### [Text provided]
-=-=-

Yancey co-founded the Fielding School's UCLA Kaiser Permanente Center for Health Equity, through which she championed the cause of social justice. She was tireless in her commitment to ensure that research findings would transform lives. She made change happen in countless ways, from advocating for policy change and cajoling employers to allow their staffs to engage in "Instant Recess" on paid time, to serving as a role model for countless minority students and pounding the pavement in the community to connect on a personal level with the people she served.
For most of her professional career, Yancey championed strategies to involve vulnerable populations in physical activity. As director of public health for the city of Richmond, Va., she created and conducted the "Rock! Richmond" campaign to get every able-bodied adult in the city engaged in more physical activity. As director of chronic disease prevention and health promotion for Los Angeles County, she inaugurated "L.A. Lift Off," a 10-minute exercise break designed to involve mostly overweight, sedentary workers in low-impact dance moves at work. The success of this endeavor evolved into "Instant Recess."

-=-=-

### [Information provided]
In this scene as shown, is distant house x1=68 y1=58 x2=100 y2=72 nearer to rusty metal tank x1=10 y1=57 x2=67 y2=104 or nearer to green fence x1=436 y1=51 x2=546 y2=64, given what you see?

-=-=-

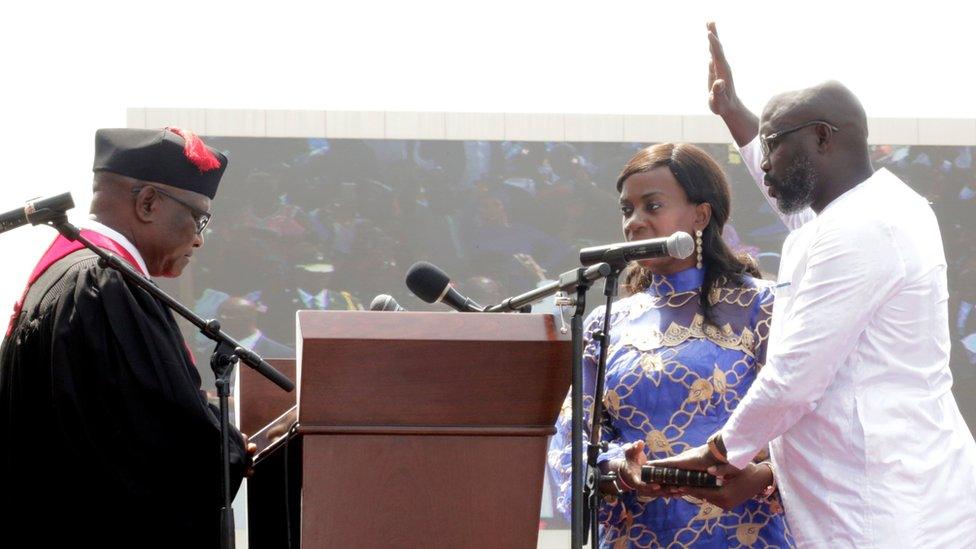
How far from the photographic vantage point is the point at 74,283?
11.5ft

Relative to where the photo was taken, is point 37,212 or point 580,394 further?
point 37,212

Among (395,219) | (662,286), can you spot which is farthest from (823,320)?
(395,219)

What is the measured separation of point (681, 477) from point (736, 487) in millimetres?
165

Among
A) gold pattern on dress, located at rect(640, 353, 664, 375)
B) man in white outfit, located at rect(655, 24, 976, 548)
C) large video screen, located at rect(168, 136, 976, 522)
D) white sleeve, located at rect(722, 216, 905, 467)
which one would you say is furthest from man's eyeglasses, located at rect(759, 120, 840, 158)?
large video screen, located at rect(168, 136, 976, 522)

-=-=-

### [What the task requires]
In the text about Yancey's public health work, update the portion starting with "Yancey co-founded the" and going on through "people she served.", swapping "tireless" for "relentless".

### [Response to this task]
Yancey co-founded the Fielding School's UCLA Kaiser Permanente Center for Health Equity, through which she championed the cause of social justice. She was relentless in her commitment to ensure that research findings would transform lives. She made change happen in countless ways, from advocating for policy change and cajoling employers to allow their staffs to engage in "Instant Recess" on paid time, to serving as a role model for countless minority students and pounding the pavement in the community to connect on a personal level with the people she served.